S&P500 has beaten gold since 1/1/2000.
This post was edited on 9/26/24 at 5:19 pm
Posted on 9/26/24 at 5:19 pm to SDVTiger
quote:
Why not both clown
You tell us.
Posted on 9/26/24 at 5:32 pm to beaverfever
quote:
You know that gold has smoked the S&P this century right?
The comparisons to the S&P really aren’t that meaningful. What gold’s rise really means is this: The dollar has lost about 40% of its value vis a vis gold since January 2021. I wonder how much worse it’s going to get.
Posted on 9/26/24 at 6:10 pm to Joshjrn
quote:
That makes no sense
It makes no sense to diversify? Only you could pull that off saying somwthing like that
The money board
Posted on 9/26/24 at 6:33 pm to SDVTiger
quote:
It makes no sense to diversify? Only you could pull that off saying somwthing like that The money board
It makes sense to diversify with a purpose. I simply can’t fathom what purpose diversifying into gold serves. It doesn’t move inversely to equities markets. Contrary to popular silliness, it would be near valueless in a true SHTF scenario. What goal is met by diversifying into gold?
Because I have to say this on every thread: I love the idea of gold, or precious metals in general. And the day that precious metals are legally treated as currency, my tune will change immediately. But as long as it’s just like any other asset, I evaluate it as I would any other asset, and I find it wanting.
Posted on 9/26/24 at 6:46 pm to Joshjrn
quote:
simply can’t fathom what purpose diversifying into gold serves
You cant fathom investing into an assest that went up 77%
Of course you cant
Posted on 9/26/24 at 7:21 pm to Joshjrn
quote:
I simply can’t fathom what purpose diversifying into gold serves
It is a hedge against the debasement of a fiat currency.
Posted on 9/26/24 at 8:08 pm to SDVTiger
quote:
You cant fathom investing into an assest that went up 77% Of course you cant
You are painfully stupid.
If your goal is maximum return, why would you diversify away from 95% gains for 77%.
Therefore, for diversifying into gold to make sense, there has to be some other goal to be achieved.
Posted on 9/26/24 at 8:10 pm to SloaneRanger
quote:
It is a hedge against the debasement of a fiat currency.
So is literally everything that isn’t cash. Gold, equities, real estate, art. I know because it used to be actual currency that gold has some mythological aura surrounding it regarding counteracting inflation, but again, it’s just another asset.
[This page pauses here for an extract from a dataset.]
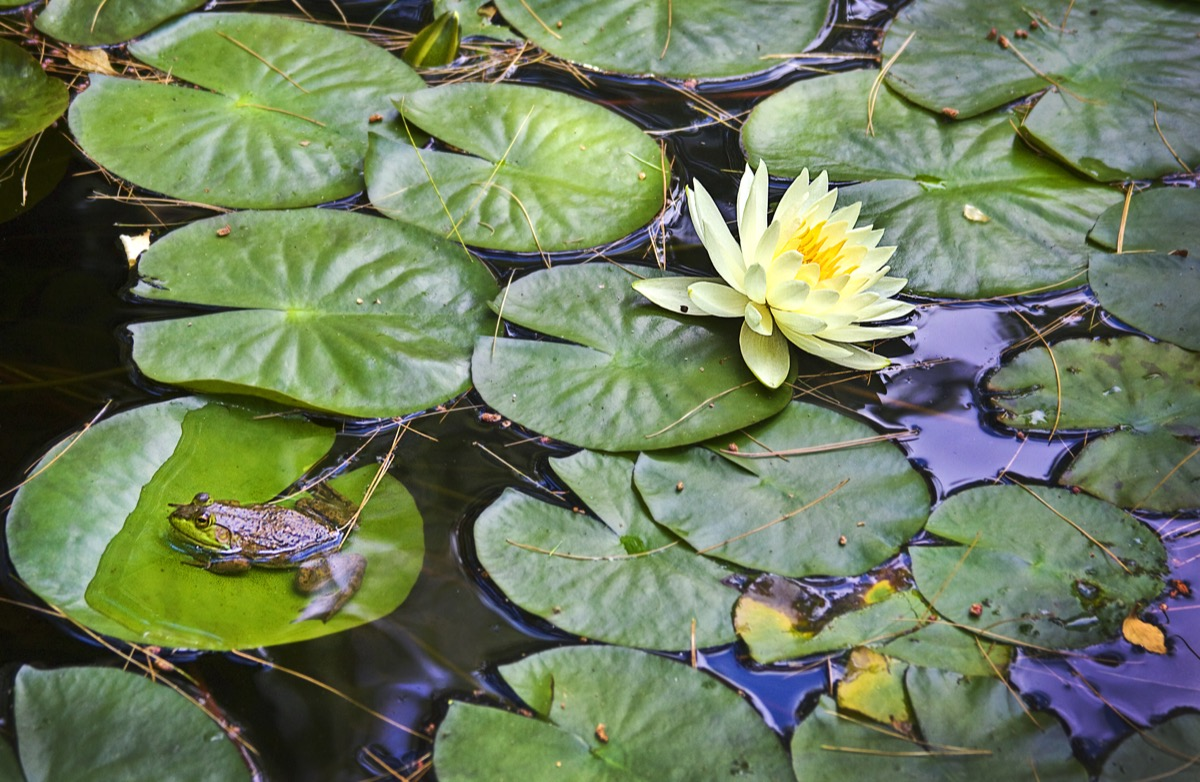 Minneapolis Pond Maintenance   Contact DIWhy Exteriors for a   Custom Pond Maintenance Quote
Is it better than fiat currency? Yes. Is it better than other asset classes that are also better than fiat currency? No.
Posted on 9/26/24 at 8:28 pm to Joshjrn
Well not “literally everything,” but you are right in part. The dollar has lost a big part of its purchasing power when it comes to those assets too.
Posted on 9/26/24 at 10:54 pm to Joshjrn
There's always someone like you on every discussion about Gold, comparing it to stocks. You look at the base numbers(spot price) and do elementary comparisons, not realizing there is a ton of nuance when it comes to precious metal. Examples listed below
- Your arguments really do not apply to a guy like me. Want to know why? Because I routinely snag deals on Gold and Silver below market price (Silver more often admittedly). I'm immersed in the markets and grab items below market value fairly regularly. I recently bought some Sterling Australian Florins for 35% below spot. You can't factor something like that in to your number comparisons. I would like to see you buy stocks below market price without doing high risk options or starting your own publicly traded company.
- In the same vein as my first point: There are lots of guys that only buy scrap metal. Many of them buying below melt. I know guys that flip this, but I also know some that refine their own .999 bullion from it. Again, you're not factoring something like that in. Their average cost is below spot, by a decent margin sometimes.
- Some stackers are into graded coins. Others are into rare/numismatics that have value far above the metal weight. You can't factor these types of things in.
Gold collecting is also a hobby for a lot of guys. They simply enjoy owning it. This is another thing that makes it different. Some also love prospecting for it, or metal detecting for it. There is no quantifying these things. A hobby that can give back.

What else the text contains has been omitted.